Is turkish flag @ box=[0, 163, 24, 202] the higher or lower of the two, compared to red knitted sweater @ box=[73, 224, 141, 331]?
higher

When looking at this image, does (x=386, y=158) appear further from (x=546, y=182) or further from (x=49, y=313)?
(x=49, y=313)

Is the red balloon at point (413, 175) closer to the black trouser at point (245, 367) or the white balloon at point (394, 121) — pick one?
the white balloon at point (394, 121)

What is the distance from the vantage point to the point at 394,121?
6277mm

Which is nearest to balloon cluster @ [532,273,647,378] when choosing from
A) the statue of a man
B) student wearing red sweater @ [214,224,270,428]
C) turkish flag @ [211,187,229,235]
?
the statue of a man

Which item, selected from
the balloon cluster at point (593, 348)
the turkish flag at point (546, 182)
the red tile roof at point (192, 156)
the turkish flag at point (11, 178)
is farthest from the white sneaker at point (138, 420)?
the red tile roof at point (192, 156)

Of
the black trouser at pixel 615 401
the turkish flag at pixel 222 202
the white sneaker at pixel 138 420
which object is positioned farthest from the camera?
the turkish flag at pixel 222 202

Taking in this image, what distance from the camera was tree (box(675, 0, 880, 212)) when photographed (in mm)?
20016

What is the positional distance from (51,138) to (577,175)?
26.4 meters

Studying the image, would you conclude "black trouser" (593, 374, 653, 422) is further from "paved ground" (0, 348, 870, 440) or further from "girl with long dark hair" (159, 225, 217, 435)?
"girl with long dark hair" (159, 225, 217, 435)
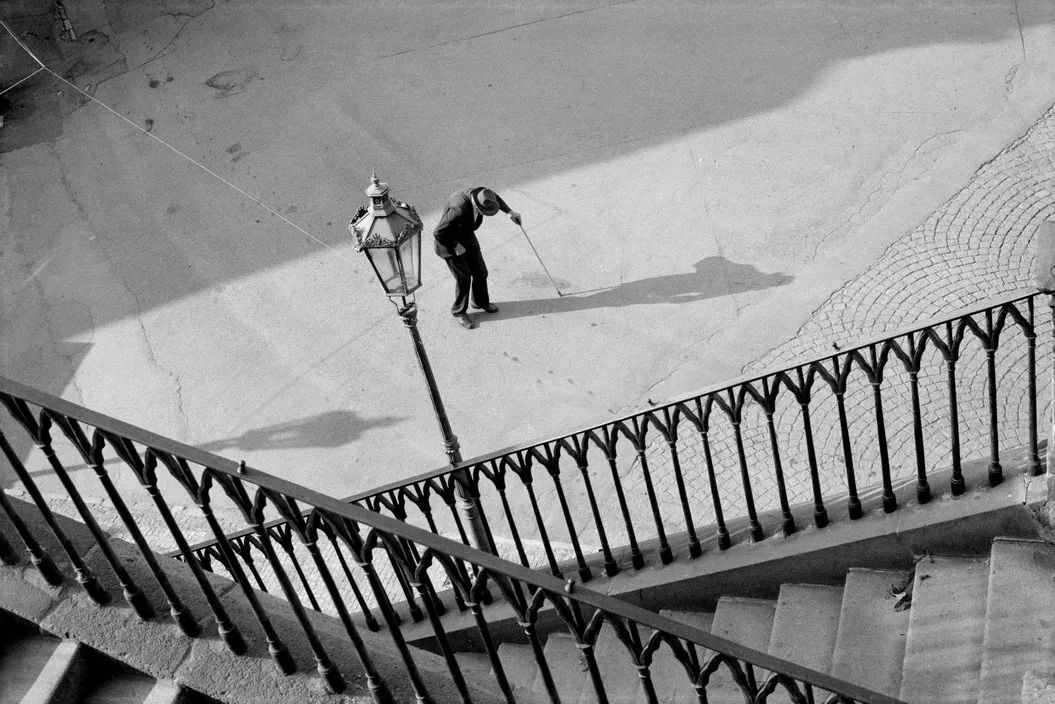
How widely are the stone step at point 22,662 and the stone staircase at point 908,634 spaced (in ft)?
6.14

-.-.-

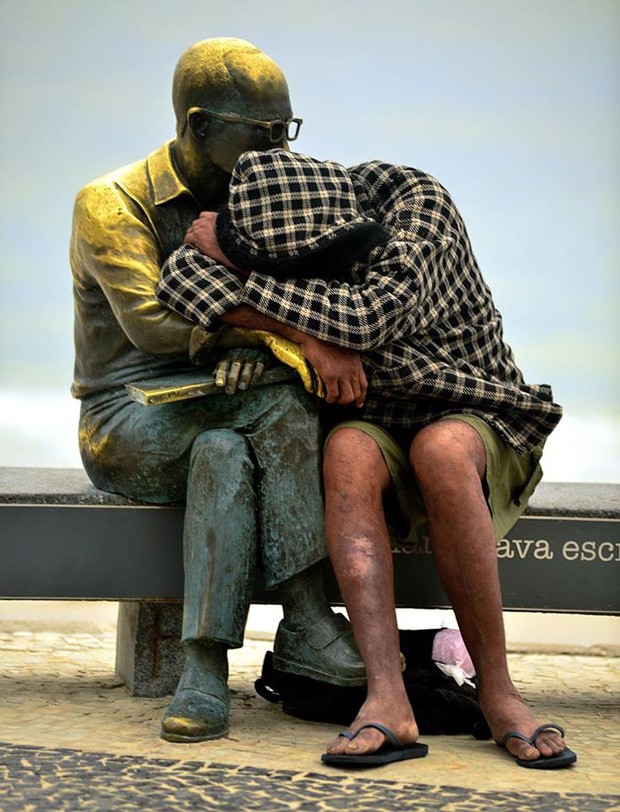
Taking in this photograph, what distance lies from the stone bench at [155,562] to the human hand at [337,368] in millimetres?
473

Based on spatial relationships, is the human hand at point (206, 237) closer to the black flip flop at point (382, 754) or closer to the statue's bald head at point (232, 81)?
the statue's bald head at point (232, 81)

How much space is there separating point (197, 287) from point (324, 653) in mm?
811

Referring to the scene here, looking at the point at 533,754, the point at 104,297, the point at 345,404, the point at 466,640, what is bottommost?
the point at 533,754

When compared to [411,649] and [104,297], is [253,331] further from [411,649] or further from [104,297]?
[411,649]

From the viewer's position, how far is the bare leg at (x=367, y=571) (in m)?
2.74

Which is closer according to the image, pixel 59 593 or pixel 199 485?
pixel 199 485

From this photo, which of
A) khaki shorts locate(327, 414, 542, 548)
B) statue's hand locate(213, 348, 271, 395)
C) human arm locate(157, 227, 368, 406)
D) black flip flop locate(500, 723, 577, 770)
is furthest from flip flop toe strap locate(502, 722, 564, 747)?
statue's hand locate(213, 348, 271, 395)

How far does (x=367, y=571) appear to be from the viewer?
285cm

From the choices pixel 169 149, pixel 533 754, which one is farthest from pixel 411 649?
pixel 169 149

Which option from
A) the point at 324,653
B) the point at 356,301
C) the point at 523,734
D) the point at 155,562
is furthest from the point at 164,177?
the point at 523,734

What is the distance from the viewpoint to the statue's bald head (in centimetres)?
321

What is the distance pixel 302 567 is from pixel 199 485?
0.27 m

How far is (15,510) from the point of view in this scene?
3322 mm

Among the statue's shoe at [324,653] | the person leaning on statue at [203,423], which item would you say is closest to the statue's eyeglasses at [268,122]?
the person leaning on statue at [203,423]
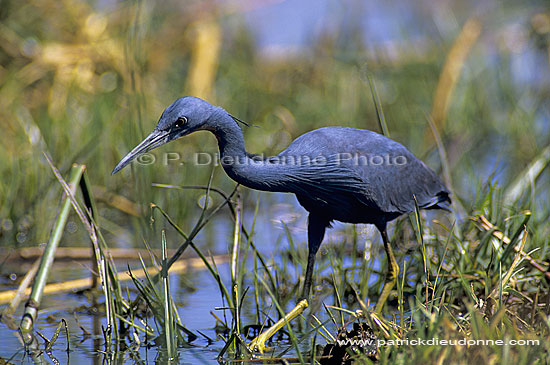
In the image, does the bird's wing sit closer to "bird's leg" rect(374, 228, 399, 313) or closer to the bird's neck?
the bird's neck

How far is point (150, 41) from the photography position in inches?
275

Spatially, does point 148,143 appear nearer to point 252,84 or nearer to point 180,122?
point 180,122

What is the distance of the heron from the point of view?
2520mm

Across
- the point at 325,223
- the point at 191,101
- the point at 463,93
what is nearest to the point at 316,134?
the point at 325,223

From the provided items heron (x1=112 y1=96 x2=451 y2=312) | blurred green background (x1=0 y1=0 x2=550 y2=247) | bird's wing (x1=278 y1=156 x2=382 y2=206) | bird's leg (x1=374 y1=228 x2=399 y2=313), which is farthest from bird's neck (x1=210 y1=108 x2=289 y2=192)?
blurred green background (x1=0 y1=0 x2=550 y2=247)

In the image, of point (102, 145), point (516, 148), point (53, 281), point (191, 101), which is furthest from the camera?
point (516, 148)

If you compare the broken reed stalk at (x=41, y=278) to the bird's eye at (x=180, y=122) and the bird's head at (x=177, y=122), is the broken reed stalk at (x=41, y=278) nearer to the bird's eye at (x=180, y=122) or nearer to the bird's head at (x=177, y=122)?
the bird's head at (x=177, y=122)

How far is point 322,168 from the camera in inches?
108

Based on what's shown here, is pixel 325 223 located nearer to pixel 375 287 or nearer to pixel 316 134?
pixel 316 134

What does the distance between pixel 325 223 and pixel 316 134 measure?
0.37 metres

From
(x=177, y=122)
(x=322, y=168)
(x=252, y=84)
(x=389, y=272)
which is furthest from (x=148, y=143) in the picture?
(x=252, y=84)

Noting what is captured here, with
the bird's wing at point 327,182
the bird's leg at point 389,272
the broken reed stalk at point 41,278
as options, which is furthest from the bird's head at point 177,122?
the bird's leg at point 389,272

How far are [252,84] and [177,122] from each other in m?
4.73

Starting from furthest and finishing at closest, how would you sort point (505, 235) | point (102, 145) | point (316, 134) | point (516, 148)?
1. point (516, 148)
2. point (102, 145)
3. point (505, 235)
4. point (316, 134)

-.-.-

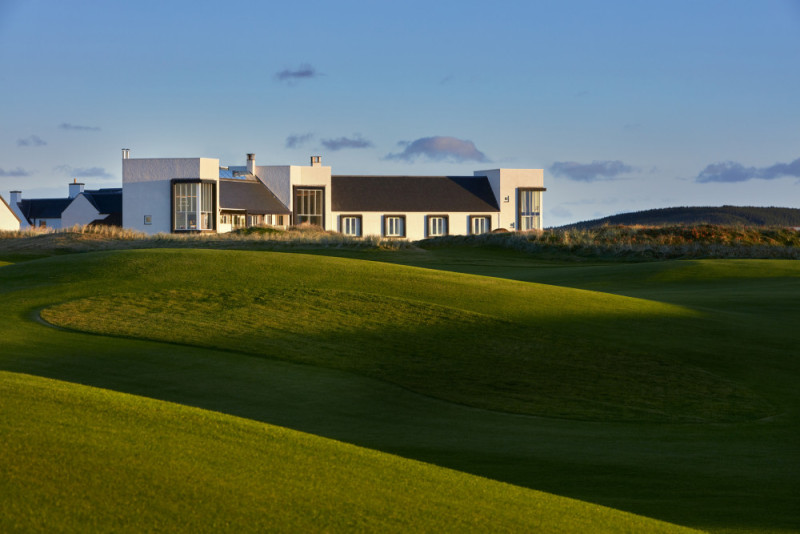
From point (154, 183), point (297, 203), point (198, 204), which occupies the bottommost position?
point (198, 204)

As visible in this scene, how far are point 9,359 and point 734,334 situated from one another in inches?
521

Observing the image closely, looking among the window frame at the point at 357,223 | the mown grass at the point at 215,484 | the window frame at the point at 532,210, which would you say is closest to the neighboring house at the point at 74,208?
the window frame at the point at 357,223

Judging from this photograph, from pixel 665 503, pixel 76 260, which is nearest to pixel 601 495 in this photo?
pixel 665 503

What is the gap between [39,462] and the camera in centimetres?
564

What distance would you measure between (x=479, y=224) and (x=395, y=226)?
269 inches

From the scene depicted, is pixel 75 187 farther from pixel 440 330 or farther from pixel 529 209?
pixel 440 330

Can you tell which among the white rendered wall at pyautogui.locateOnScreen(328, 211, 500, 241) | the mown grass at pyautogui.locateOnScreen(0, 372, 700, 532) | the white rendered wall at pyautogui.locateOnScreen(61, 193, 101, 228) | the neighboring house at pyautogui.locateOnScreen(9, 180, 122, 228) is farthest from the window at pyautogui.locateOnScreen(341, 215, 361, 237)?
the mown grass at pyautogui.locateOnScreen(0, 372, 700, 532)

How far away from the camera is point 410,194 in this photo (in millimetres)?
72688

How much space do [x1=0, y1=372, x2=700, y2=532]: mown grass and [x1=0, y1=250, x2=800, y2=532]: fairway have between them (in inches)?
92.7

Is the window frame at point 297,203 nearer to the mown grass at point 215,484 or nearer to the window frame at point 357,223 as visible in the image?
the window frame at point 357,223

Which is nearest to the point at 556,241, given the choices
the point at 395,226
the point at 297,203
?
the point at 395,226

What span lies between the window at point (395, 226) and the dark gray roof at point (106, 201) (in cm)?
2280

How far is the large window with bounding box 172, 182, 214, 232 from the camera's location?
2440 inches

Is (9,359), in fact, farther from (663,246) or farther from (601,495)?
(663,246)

-.-.-

• _The task_: Locate and copy each line in the records above that includes the string "furthest", treating uppercase and lowercase as different.

• _Written response_:
is furthest from flip flop toe strap locate(502, 722, 564, 747)?
is furthest from the point at 164,177?
In the image, of point (102, 145), point (516, 148), point (53, 281), point (191, 101), which is furthest from the camera?
which is furthest from (x=148, y=143) in the picture?
as options, which is furthest from the bird's head at point 177,122?
Starting from furthest and finishing at closest, how would you sort point (505, 235) | point (102, 145) | point (316, 134) | point (516, 148)?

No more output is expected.